[PROMPT]:
Reproduce the material word for word, beginning at the line that contains "what you see?" and continuing through the end of the material.

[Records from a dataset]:
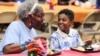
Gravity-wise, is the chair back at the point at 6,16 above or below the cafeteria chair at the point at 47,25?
above

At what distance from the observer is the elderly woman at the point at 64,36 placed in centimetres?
317

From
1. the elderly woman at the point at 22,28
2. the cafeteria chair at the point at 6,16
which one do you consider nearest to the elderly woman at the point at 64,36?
the elderly woman at the point at 22,28

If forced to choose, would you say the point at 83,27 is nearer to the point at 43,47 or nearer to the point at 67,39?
the point at 67,39

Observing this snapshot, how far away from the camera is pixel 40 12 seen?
2.68 meters

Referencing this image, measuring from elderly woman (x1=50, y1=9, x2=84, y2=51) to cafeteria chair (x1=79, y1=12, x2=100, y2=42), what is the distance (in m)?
2.00

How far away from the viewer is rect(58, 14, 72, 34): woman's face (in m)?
3.28

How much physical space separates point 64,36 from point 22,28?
0.68m

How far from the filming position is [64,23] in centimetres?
329

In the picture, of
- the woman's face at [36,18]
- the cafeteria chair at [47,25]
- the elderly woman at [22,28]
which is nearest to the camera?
the elderly woman at [22,28]

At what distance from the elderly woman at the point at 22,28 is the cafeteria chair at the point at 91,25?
8.89 ft

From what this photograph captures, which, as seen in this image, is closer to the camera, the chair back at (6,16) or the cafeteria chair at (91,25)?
the chair back at (6,16)

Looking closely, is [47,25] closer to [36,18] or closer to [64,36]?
[64,36]

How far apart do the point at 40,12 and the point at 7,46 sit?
Answer: 0.44 meters

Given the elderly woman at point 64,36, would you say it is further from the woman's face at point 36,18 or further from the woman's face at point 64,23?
the woman's face at point 36,18
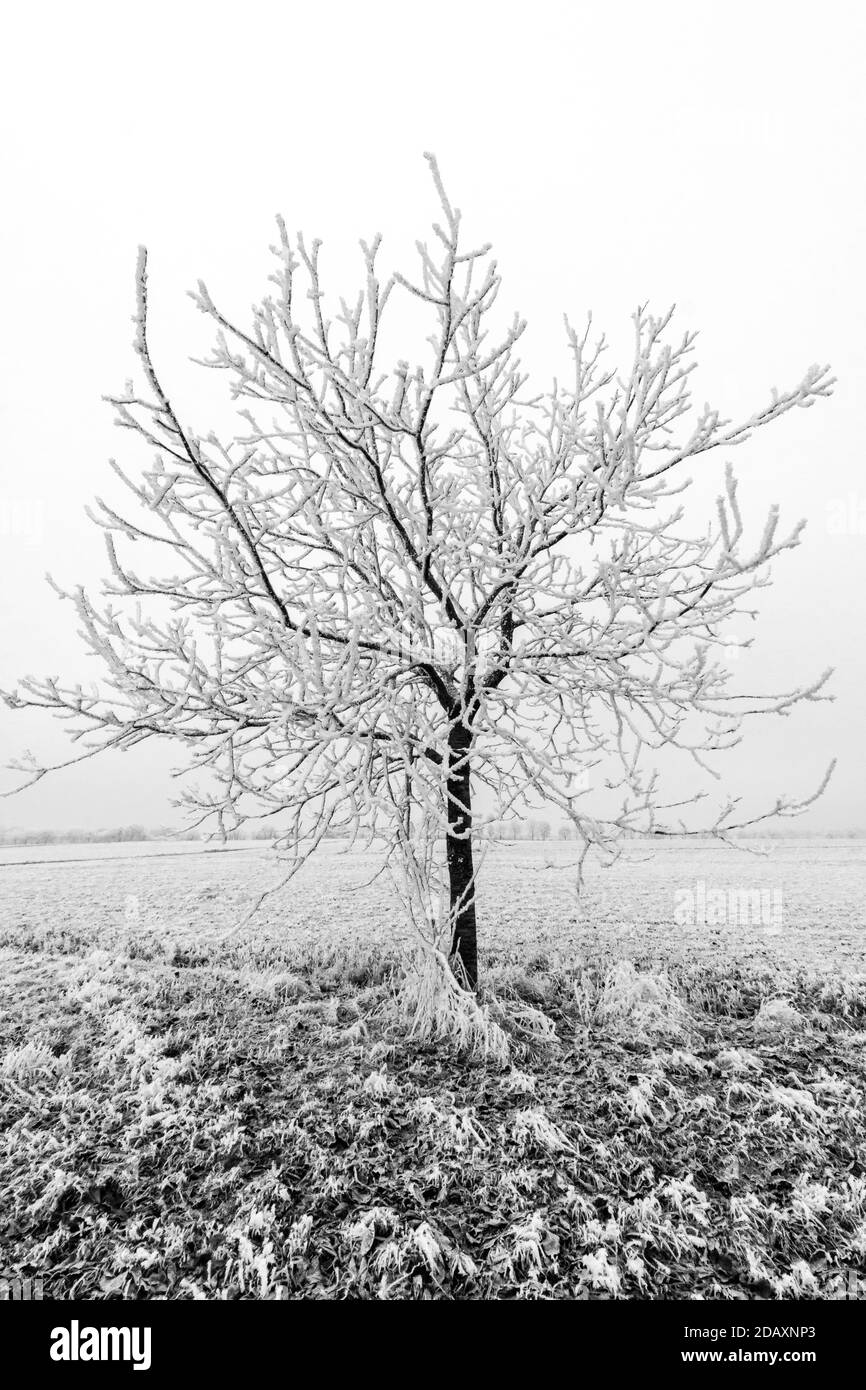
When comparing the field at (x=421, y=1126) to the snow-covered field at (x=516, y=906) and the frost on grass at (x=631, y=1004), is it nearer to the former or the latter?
the frost on grass at (x=631, y=1004)

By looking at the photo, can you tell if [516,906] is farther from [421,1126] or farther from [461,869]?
[421,1126]

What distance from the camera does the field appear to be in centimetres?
288

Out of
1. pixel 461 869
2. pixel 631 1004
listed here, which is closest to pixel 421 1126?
pixel 461 869

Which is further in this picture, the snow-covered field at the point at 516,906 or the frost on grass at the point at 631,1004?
the snow-covered field at the point at 516,906

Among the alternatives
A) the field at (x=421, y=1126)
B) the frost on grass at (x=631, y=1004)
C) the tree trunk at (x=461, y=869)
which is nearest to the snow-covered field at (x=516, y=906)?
the tree trunk at (x=461, y=869)

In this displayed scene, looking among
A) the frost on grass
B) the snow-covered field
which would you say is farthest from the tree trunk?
the frost on grass

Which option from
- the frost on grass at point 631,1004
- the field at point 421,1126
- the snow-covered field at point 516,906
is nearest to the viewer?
the field at point 421,1126

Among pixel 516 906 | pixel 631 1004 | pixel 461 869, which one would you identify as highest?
pixel 461 869

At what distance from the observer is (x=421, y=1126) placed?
3.78 meters

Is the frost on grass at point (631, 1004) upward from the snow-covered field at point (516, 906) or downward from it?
upward

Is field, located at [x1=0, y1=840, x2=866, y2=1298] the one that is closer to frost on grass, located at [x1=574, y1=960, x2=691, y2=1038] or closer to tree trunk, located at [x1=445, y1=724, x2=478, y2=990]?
frost on grass, located at [x1=574, y1=960, x2=691, y2=1038]

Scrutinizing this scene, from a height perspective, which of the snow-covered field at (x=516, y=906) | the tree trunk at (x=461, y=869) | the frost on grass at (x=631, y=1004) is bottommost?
the snow-covered field at (x=516, y=906)

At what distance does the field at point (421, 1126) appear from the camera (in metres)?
2.88
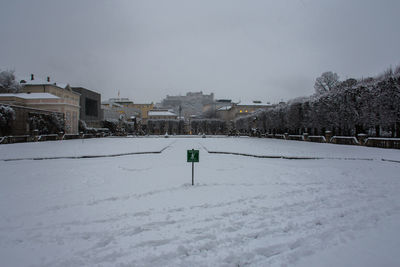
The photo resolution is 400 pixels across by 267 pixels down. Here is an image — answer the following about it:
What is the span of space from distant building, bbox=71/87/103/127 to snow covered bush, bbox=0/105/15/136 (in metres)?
31.4

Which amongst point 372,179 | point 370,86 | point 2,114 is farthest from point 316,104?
point 2,114

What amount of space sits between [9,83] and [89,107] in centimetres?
1941

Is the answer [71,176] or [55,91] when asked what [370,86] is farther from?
[55,91]

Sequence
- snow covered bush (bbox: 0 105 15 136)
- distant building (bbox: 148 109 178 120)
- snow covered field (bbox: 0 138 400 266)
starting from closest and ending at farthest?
snow covered field (bbox: 0 138 400 266)
snow covered bush (bbox: 0 105 15 136)
distant building (bbox: 148 109 178 120)

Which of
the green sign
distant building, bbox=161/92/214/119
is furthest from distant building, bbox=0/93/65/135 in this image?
distant building, bbox=161/92/214/119

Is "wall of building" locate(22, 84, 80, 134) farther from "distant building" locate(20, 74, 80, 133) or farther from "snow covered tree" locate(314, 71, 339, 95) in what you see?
"snow covered tree" locate(314, 71, 339, 95)

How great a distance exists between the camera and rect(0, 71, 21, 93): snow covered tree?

[ANSWER FOR THE TASK]:
Is "wall of building" locate(22, 84, 80, 134) farther from "distant building" locate(20, 74, 80, 133) or farther from "snow covered tree" locate(314, 71, 339, 95) in what you see?
"snow covered tree" locate(314, 71, 339, 95)

How great a distance exists between the camera and rect(0, 71, 21, 93): snow covered tree?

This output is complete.